» **Document text**
[start]

We utilized the high-resolution version of the Max Planck Institute Earth System Model (MPI-ESM-1–2-HR) from CMIP6 datasets to extract PGW signals (Gutjahr et al. 2019). We selected the MPI-ESM1-2-HR model because it provides the highest spatial resolution at that stage of all CMIP6 models, and it has reported improved performance in mid-latitude storm track dynamics, atmospheric blocking, and quasi-biennial oscillation (Müller et al. 2018). Thermo-variables, including air temperature, humidity, sea water temperature, and sea water salinity, were extracted from 2090 to 2099 in the Shared Socioeconomic Pathways 5–8.5 (SSP5-8.5) scenario and 2005–2014 in the historical simulation. We chose this extreme scenario following the “tail risk stress testing” approach in risk management. This approach involves simulating extreme scenarios that have a low probability of occurring but could have significant societal and economic impacts (Bhansali 2008). The climate differences between the two epochs in July–August-September were then added to the initial and boundary conditions of the WRF and ROMS models. We chose the climatic difference of the three months during which the selected TCs occurred, and they roughly coincide with the TC season in southern China (Lee et al. 2010). Figure S3 and figure S4 show the changes in July–August-September 2090s for the SSP5-8.5 scenario, including a projected 2.4 °C warming of sea surface temperature (SST) in the outermost domain and a 2.6 °C warming of the 25–50 m subsurface ocean. Specific humidity near the surface level is expected to increase by 3.0–4.0 g/kg, and the surface air temperature will increase by 3.2 °C, with more than 6.0 °C warming in the upper level (near 250 hPa, see figure S4). We compared the results with the multi-model ensemble mean and a previous study by Chen et al. (2020) based on the CMIP5 output and found similar changes in variable magnitudes and large-scale patterns. To our knowledge, this is the first time the PGW method has been applied in a regional AWO coupled model to study future TC activities.

[end]

» **Work instructions**
[a] From the passage on climate projections, translate this sentence into Spanish: "We chose this extreme scenario following the “tail risk stress testing” approach in risk management."
[b] Condense the paragraph of the climate projections passage beginning "We utilized the high-resolution version" into a bulleted list that keeps its main facts.
[c] Carry the passage on climate projections forward from its final sentence.
The material after this passage is separate from it.

» **Dataset content**
[start]

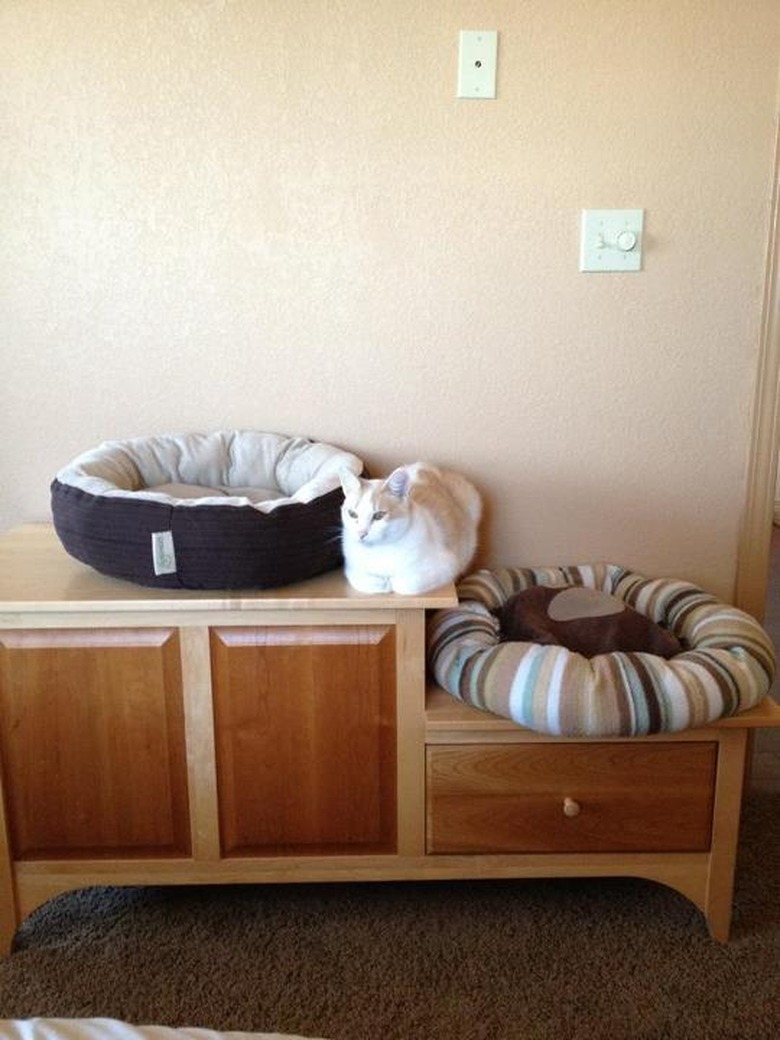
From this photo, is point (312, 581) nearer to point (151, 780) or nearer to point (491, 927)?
point (151, 780)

[end]

» **Task answers**
[a] Elegimos este escenario extremo siguiendo el enfoque de “pruebas de estrés de riesgo de cola” en la gestión de riesgos.

[b]
- PGW signals were extracted from the CMIP6 high-resolution Max Planck Institute Earth System Model (MPI-ESM1-2-HR). It was chosen for having the highest spatial resolution of all CMIP6 models at that stage and for improved performance in mid-latitude storm tracks, atmospheric blocking and the quasi-biennial oscillation.
- Air temperature, humidity, sea water temperature and sea water salinity were taken from 2090–2099 under SSP5-8.5 and from 2005–2014 in the historical simulation.
- The extreme scenario follows the "tail risk stress testing" approach: simulating low-probability events with major societal and economic impacts.
- July–September climate differences between the two periods were added to the initial and boundary conditions of the WRF and ROMS models. These months cover the selected TCs and roughly match the southern China TC season.
- Projected 2090s changes include:
  - 2.4 °C SST warming in the outermost domain
  - 2.6 °C warming at 25–50 m depth
  - a 3.0–4.0 g/kg rise in near-surface specific humidity
  - 3.2 °C surface air warming
  - more than 6.0 °C warming near 250 hPa
- These changes resemble the multi-model ensemble mean and CMIP5-based results from Chen et al. (2020).
- This is described as the first use of the PGW method in a regional AWO coupled model for future TC activity.

[c]
4 Results

4.1 Simulation basics and model evaluation

We begin by comparing the tracks and intensities of the selected TCs in both the CTRL and PGW experiments (WRF D02). The successful reproduction of TC evolutions in the CTRL experiments provides a higher level of confidence for future projections. As depicted in Figs. 2a–c, the COAWST model performed quite well in capturing the tracks of all selected TCs, including the stable steering flow caused northwest-southeast tracks of Mangkhut (2018) and Hato (2017) from the western Philippine waters to the southern China coast. Notably, the model effectively simulated the subtle but essential episode of Vicente (2012), where it slowed down, southward deflected, and remained stagnant over the northern South China Sea near 111°E, 22°N on July 22, 2012, as the subtropical ridge northeast of the storm suddenly weakened (Chen et al. 2017). This southward track deflection is a typical behavior regarding the terrain effect over the western Guangdong Province, similar effect in Taiwan has been well archived by Wu et al. (2015).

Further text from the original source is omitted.